# Data rows

* Data rows are the items that are actually being labeled. We currently support the following:
    * Image
    * Text
    * Video
* A data row is a member of a dataset 
* A data row cannot exist without belonging to a dataset.
* DataRows are added to labeling tasks by first attaching them to datasets and then attaching datasets to projects.

In [None]:
!pip install labelbox

In [1]:
from labelbox import DataRow, Client
from getpass import getpass
import uuid
import os

In [2]:
# If you don't want to give google access to drive you can skip this cell
# and manually set `API_KEY` below.

COLAB = "google.colab" in str(get_ipython())
if COLAB:
    !pip install colab-env -qU
    from colab_env import envvar_handler
    envvar_handler.envload()

API_KEY = os.environ.get("LABELBOX_API_KEY")
if not os.environ.get("LABELBOX_API_KEY"):
    API_KEY = getpass("Please enter your labelbox api key")
    if COLAB:
        envvar_handler.add_env("LABELBOX_API_KEY", API_KEY)

* Set the following cell with your data to run this notebook

In [3]:
# Pick a project that has a dataset attached, data has external ids, and there are some labels
# This will modify the project so just pick a dummy one that you don't care about
PROJECT_ID = "ckpnfquwy0kyg0y8t9rwb99cz"
# Only update this if you have an on-prem deployment
ENDPOINT = "https://api.labelbox.com/graphql"

In [4]:
client = Client(api_key=API_KEY, endpoint=ENDPOINT)

In [5]:
project = client.get_project(PROJECT_ID)
dataset = next(project.datasets())
# This is the same as
# -> dataset = client.get_dataset(dataset_id)

### Read

In [6]:
data_rows = dataset.data_rows()
data_row = next(data_rows)

In [7]:
# Url
print("Associated dataset", data_row.dataset())
print("Associated label(s)", next(data_row.labels()))
print("External id", data_row.external_id)

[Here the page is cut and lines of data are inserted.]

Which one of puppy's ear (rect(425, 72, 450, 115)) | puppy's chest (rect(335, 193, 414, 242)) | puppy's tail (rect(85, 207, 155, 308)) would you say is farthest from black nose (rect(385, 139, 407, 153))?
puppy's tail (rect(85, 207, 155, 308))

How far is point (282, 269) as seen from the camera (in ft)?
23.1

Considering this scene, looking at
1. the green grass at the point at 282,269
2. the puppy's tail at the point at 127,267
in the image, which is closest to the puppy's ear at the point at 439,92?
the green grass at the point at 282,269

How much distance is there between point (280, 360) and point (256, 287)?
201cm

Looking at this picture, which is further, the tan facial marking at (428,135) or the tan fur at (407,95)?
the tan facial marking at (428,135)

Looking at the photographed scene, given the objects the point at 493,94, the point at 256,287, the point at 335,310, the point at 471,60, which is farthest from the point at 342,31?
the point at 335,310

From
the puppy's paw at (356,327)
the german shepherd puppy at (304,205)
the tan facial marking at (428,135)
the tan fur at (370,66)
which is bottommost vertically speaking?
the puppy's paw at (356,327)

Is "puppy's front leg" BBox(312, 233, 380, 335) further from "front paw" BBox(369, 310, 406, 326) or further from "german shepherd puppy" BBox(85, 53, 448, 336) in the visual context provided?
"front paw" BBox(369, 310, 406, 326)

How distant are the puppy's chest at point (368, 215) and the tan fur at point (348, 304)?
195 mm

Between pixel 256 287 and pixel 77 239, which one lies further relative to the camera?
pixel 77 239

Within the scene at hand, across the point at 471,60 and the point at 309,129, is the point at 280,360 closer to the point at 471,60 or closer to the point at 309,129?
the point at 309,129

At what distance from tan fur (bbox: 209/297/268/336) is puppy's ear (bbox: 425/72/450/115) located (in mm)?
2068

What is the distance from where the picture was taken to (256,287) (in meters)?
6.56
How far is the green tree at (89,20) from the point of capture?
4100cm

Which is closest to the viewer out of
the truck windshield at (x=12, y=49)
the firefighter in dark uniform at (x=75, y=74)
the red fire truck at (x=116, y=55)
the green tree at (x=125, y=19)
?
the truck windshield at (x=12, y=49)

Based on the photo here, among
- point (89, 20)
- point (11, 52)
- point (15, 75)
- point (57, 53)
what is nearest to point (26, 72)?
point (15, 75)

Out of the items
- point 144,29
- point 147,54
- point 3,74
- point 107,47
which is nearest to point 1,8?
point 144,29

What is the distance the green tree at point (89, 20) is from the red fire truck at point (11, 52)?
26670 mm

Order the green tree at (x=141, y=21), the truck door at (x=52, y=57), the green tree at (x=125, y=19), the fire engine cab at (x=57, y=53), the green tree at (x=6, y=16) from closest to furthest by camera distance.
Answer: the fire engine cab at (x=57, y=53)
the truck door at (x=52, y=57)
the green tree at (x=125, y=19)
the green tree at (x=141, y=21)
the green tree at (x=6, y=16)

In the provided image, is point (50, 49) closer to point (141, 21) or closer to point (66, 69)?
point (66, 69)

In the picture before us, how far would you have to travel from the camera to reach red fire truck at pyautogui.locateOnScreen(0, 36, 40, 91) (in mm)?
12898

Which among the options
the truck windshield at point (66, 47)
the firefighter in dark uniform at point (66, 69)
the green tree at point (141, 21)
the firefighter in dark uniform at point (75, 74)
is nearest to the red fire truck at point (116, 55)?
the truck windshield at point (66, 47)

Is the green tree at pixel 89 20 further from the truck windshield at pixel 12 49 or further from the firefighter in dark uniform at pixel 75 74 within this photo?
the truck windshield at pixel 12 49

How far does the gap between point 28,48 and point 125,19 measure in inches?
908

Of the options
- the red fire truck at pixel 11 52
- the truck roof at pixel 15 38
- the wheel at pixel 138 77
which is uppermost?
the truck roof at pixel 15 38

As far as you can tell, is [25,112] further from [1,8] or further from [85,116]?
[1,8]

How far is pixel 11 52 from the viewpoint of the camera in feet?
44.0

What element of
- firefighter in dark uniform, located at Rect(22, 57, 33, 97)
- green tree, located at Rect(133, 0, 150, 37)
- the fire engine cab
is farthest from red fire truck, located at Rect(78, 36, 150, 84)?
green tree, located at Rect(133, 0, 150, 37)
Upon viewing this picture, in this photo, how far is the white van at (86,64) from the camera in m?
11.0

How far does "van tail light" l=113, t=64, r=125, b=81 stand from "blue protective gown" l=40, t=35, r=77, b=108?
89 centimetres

Associated dataset <Dataset {'created_at': datetime.datetime(2021, 6, 8, 2, 40, 10, tzinfo=datetime.timezone.utc), 'description': '', 'name': 'image_mea_dataset', 'uid': 'ckpnfqv6g1rvb0ybt85hjephs', 'updated_at': datetime.datetime(2021, 6, 8, 2, 40, 10, tzinfo=datetime.timezone.utc)}>
Associated label(s) <Label {'agreement': None, 'benchmark_agreement': None, 'created_at': datetime.datetime(2021, 6, 8, 2, 42, 11, tzinfo=datetime.timezone.utc), 'is_benchmark_reference': False, 'label': '{"objects":[{"featureId":"ckpnftdgo00013h693jxji4wa","schemaId":"ckpnfqw600kyt0y8tgwsb01xg","title":"person","value":"person","color":"#ff0000","bbox":{"top":1044,"left":1460,"height":265,"width":118},"instanceURI":"https://api.labelbox.com/masks/feature/ckpnftdgo00013h693jxji4wa"},{"featureId":"ckpo2bsq800013h69mi1w6xz1","schemaId":"ckpnfqw610kyx0y8t4hotc6ld","title":"car","value":"car","color":"#00ffff","instanceURI":"https://api.labelbox.com/masks/feature/ckpo2bsq800013h69mi1w6xz1"}],"classifications"

In [8]:
# External ids can be a reference to your internal datasets
data_row = dataset.data_row_for_external_id(data_row.external_id)
print(data_row)

<DataRow {'created_at': datetime.datetime(2021, 6, 8, 2, 40, 10, tzinfo=datetime.timezone.utc), 'external_id': '3b983504-bfbd-4c26-8719-8ef2d5a2c14f', 'media_attributes': {'width': 2560, 'height': 1707, 'mimeType': 'image/jpeg'}, 'row_data': 'https://upload.wikimedia.org/wikipedia/commons/thumb/0/08/Kitano_Street_Kobe01s5s4110.jpg/2560px-Kitano_Street_Kobe01s5s4110.jpg', 'uid': 'ckpnfqvcb0t2o0yane73d3whi', 'updated_at': datetime.datetime(2021, 6, 9, 0, 51, tzinfo=datetime.timezone.utc)}>


### Create
* Create a single data row at a time

In [9]:
dataset = client.create_dataset(name="testing-dataset")
dataset.create_data_row(row_data="https://picsum.photos/200/300")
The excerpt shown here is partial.